Not only does Jelly Belly offer its fifty regular flavors, it also has extended its offerings to include Sports Beans (to give exercisers some carbs and electrolytes), Cold Stone Creamery ice cream flavors, Sunkist fruit flavors, Cocktail Classics, and BeanBoozled trick flavors. BeanBoozled jelly beans are nauseatingly brilliant when you think about it, with each normal flavor having a lookalike disgusting twin. The top banana flavored bean has an evil twin that tastes like pencil shavings. The trick is to know which is which without actually having to taste barf, skunk, rotten egg, or booger flavors. I remember once Brad's father Brian bravely tried a barf flavored Jelly Belly. He declared it sweet and tasty, and laughed at himself since he knew his sense of taste obviously wasn't as acute as it used to be!
It's also fun to experiment with Jelly Belly recipes which require combining different flavored beans to create something different. Did you know eating two cappuccino beans, one cream soda bean, and one chocolate pudding bean equals tiramisu flavor?

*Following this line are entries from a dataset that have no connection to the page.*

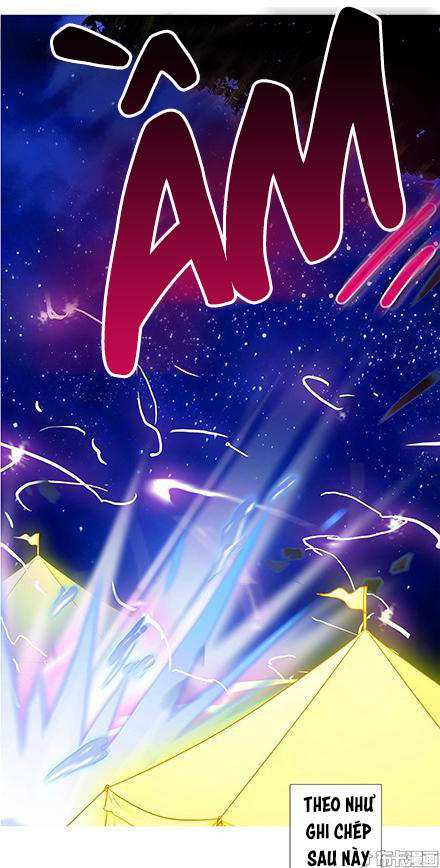 Đầu Óc Đại Sư Huynh Của Ta Rất Đen Tối Chapter 174 - Trang 2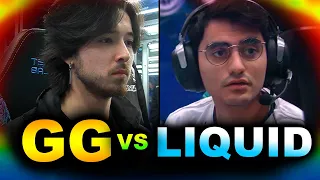 LIQUID vs GAIMIN GLADIATORS - PLAYOFFS ELIMINATION - TI12 THE INTERNATIONAL 2023 DOTA 2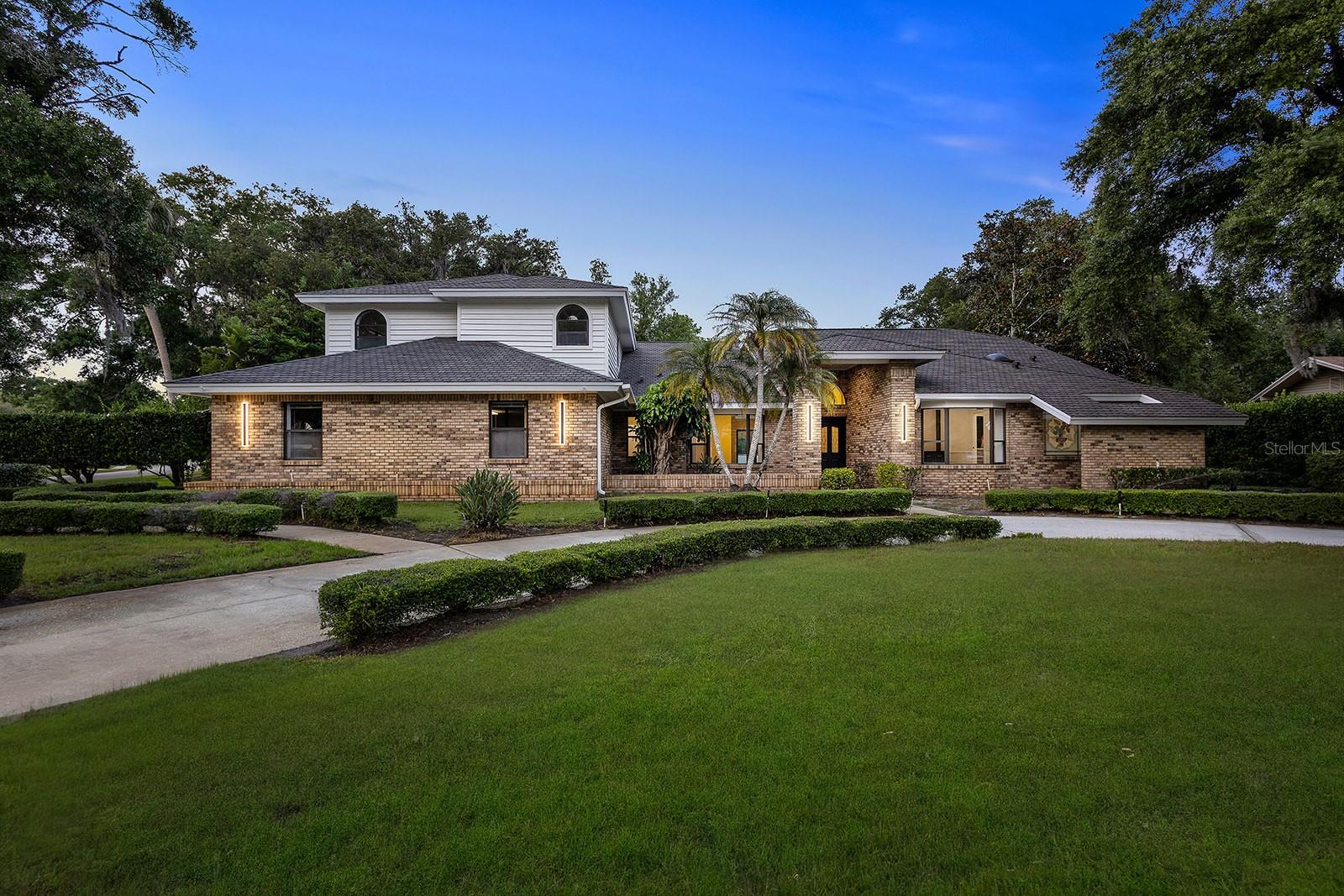 CYPRESS RUN - Residential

Jelly Belly has a fascinating history, a classic American success story. The brothers Gustav and Albert Goelitz emigrated from Germany and bought a candy store in Illinois in 1869. The family's second generation invented Candy Corn around the turn of the century. In 1960, the family's fourth generation based in Oakland expanded the company to include jelly beans and America's first gummi bears. The first eight Jelly Belly flavors were born in 1976: Very Cherry, Licorice, Lemon, Cream Soda, Tangerine, Green Apple, Root Beer, and Grape. Gustav Goelitz's descendants continue to make more than a hundred kinds of candies over 140 years after the brothers arrived in the U.S.
So if you're driving back from Lake Tahoe or Sacramento and want something sweet and fun, try some candy from the Jelly Belly factory and shop in Fairfield or the standalone shop in the Nut Tree shopping center. Your mouth will be happy.